中学入学と同時に、制服をきちんとワードローブに仕舞い込んで。
指定のジャージに真っ青に髪を染めて、ピアスと大量のブレスレットを付けて登校し始めた。
小学生の校区は、いわゆる新興住宅地で豊かな家庭が多い校区だったが、
中学の校区は、そこに合わせてもともと地元に住んでいる子どもたちも通うような校区だった。
学校はほぼ二分されていたけれど、私はその新しい派閥に入ることにした。
中学の教室では異質だった。
みんな金髪や茶髪の中、青色の髪の毛は相目立っていた。
先輩に呼び出されリンチされたりはしたが、その程度は予想の範疇だったし、これはカケルとたてた作戦だった。

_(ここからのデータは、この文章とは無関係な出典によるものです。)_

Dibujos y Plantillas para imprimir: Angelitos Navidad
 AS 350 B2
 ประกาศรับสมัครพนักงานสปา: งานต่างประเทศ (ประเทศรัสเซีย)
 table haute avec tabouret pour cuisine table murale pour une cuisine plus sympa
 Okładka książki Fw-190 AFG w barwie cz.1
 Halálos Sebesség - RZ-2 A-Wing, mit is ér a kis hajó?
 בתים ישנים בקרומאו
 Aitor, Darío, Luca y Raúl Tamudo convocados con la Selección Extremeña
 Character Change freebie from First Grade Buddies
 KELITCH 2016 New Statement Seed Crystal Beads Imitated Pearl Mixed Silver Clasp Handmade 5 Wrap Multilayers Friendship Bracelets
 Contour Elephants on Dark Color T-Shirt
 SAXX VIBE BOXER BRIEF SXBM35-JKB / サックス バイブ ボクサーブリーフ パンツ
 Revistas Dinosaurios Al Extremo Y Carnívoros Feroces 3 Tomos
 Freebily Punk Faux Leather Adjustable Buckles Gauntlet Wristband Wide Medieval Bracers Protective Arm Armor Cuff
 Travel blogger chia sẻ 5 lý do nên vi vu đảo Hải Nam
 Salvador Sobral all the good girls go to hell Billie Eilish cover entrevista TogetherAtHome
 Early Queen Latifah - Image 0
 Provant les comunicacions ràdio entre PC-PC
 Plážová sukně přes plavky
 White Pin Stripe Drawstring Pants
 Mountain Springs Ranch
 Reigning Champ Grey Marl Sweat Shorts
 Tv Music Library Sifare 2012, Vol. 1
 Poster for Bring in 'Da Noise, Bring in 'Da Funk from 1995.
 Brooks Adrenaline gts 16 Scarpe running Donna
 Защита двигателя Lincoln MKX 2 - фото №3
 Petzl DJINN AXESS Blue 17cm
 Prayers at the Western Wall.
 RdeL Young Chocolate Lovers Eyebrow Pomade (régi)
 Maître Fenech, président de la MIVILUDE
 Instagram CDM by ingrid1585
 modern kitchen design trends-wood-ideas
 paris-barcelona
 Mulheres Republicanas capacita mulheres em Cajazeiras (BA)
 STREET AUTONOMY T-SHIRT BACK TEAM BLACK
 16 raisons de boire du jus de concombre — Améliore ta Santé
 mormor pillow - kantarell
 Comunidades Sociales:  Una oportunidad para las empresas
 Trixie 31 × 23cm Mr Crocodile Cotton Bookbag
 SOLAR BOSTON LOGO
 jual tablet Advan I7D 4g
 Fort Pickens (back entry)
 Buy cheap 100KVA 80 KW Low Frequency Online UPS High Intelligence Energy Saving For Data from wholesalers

私をいじめた小学校時代のインテリたちは、もう絶対に話しかけてはこなかったし、
リンチされても、うめき声ひとつあげなかったので、その後は先輩たちも良くしてくれるようになった。

カケルの言ったとおりだった。人は群れなしじゃ生きられないし、異質は受け入れられるために時間はかかるがカリスマになれる。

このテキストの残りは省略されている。